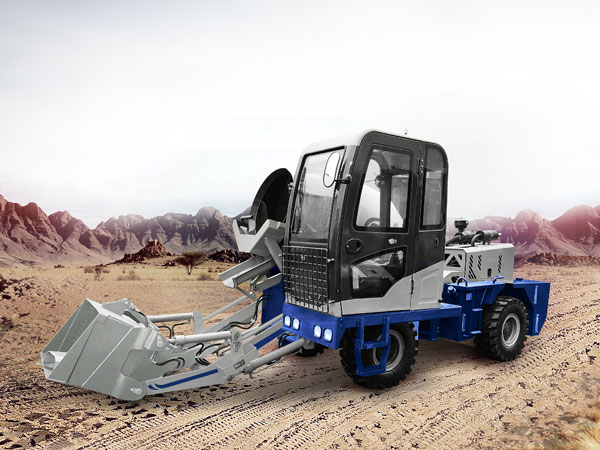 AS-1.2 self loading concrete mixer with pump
...
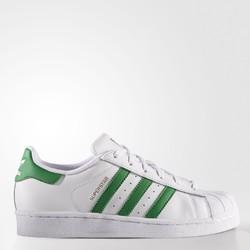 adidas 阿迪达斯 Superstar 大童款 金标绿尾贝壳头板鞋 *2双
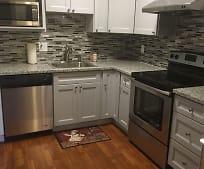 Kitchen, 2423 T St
---
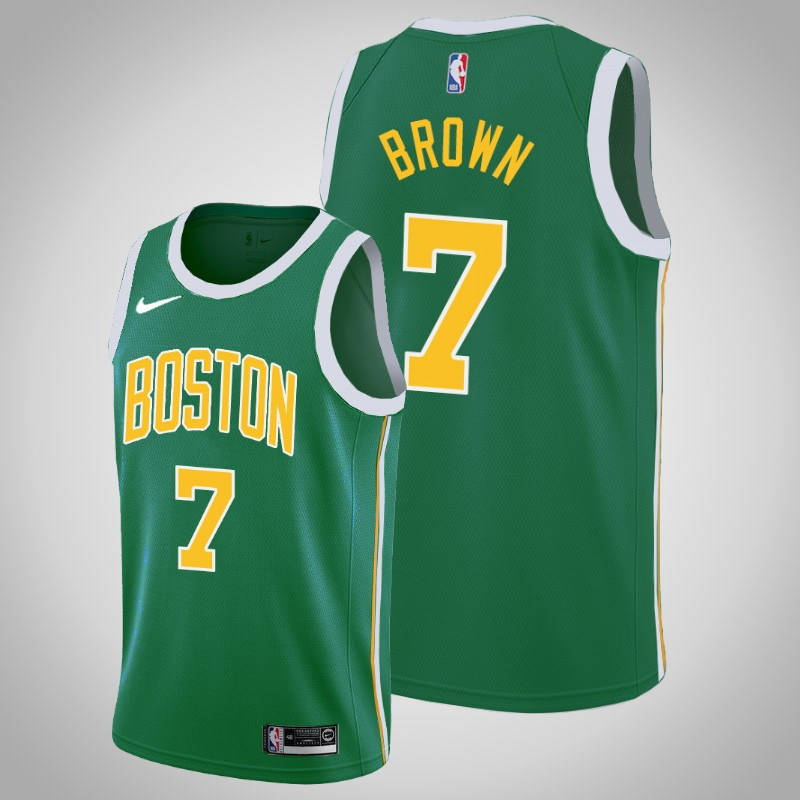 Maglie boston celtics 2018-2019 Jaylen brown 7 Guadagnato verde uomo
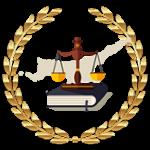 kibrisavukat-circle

• **Work required**
Above are some entries. Restate word for word the lines from the one holding "Maglie boston celtics" through the one holding "kibrisavukat-circle", but not the pictures.

• **Your solution**
 Maglie boston celtics 2018-2019 Jaylen brown 7 Guadagnato verde uomo
 kibrisavukat-circle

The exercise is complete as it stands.